The severe U.S. economic fallout from the pandemic is being cushioned with aggressive monetary and fiscal policy responses, but it’s also being exacerbated by policy choices, both past and present. In many respects the U.S. was always poised for a particularly rough experience with a global pandemic, relative to our advanced economy peers. Past policy failures exacerbating our current situation include the underprovision of health care and high un-insurance rates, widespread closures of hospitals in recent decades (particularly rural hospitals), a lack of paid sick leave, and a threadbare social safety net (as recently underscored by Florida’s inept unemployment insurance system). To name just a few.

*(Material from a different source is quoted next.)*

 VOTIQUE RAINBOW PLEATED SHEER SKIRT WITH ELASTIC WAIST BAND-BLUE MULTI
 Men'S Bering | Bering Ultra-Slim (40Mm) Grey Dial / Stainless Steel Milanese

Atop the more recent policy failures: Both the loss of life and depth and duration of this recession will be exacerbated by our failure to quickly roll out widespread testing and contract tracing. Public health experts agree that these are prerequisites to safely and sustainably resuming activity. Many states are now gambling by starting to reopen their economies even though their testing and tracing capacity is negligible. And the U.S. is still nowhere close to widespread testing. Congress just appropriated $25 billion for more aggressive testing and tracing last Thursday—roughly three months after our first confirmed case and seven weeks after the first emergency response was enacted.

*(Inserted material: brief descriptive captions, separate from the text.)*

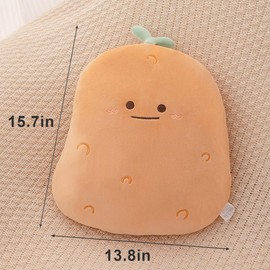 MEAJOIN Potato Throw Pillows Decorative 15.8 inch Cute Soft Vegetable Hugging Pillow Stuffed Food Soft Plush Cushion Décor for Birthdays Gifts Home Decor (Yellow)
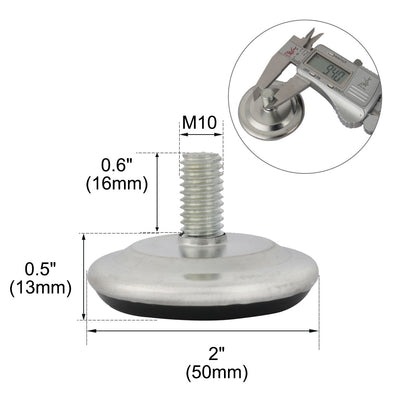 Harfington Uxcell 20Pcs Adjustable Screw On Type Furniture Glide Leveling Feet 10 x 16 x 50mm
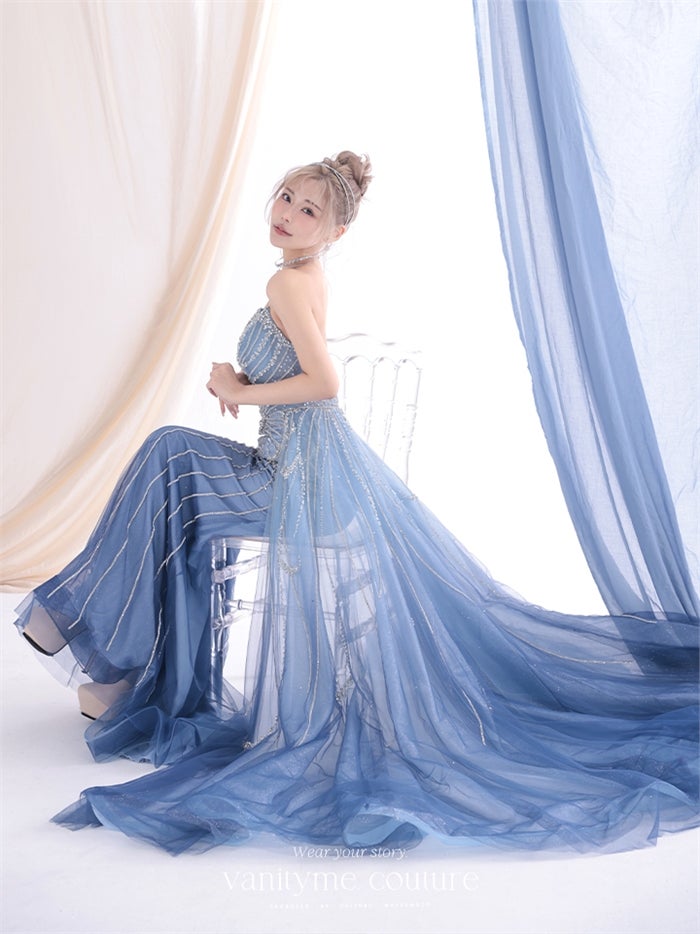 vanityME.couture. バニティーミークチュール Ciel Etoile Couture シエル・エトワール・クチュール ロングドレス ブルー 水色 ビジュー チュール バースデー vctr-l-a1508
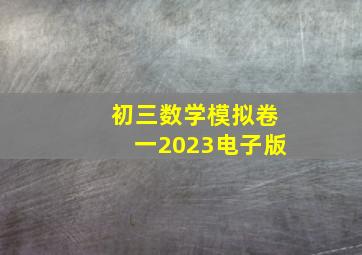 初三数学模拟卷一2023电子版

This testing debacle is a seismic policy failure: It didn’t have to be this way. Economists at the St. Louis Fed underscore as much in a new article. Recommended reading:
- Federal Reserve Bank of St. Louis Fed (4/22/20): The Lost Weeks of COVID-19 Testing in the United States: Part I by Makenzie Peake, B. Ravikumar, and Guillaume Vandenbroucke, Economic Synopses, No. 2
It’s widely cited that the United States and South Korea saw their first confirmed case of COVID-19 within a day of each other, in late January. The subsequent divergent public health responses of the two countries is staggering and, from an American perspective, scandalous.
Key takeaways: “Within roughly two weeks of the first confirmed case (February 7), South Korea was producing 100,000 test kits per day… By the end of February, South Koreans were urged to stay home and the South Korean government had created drive-through testing centers designed to screen as many people as possible, as quickly as possible.”
Simply put, the U.S. squandered this time…
“[B]y the U.S. national emergency date (March 13), its daily testing rate was only 19 tests per 1 million people, while South Korea’s daily testing rate had reached 267 tests per 1 million people, higher by a factor of 14 (Figure 2).” Here’s Figure 2 from their article:
A similarly divergent story is told contrasting the U.S. with Germany, as previously noted.
Sustainable economic recovery from this pandemic recession will first require containing the virus, and we wasted months on that front, exacerbating loss of life and economic hardship alike. It didn’t have to be that way.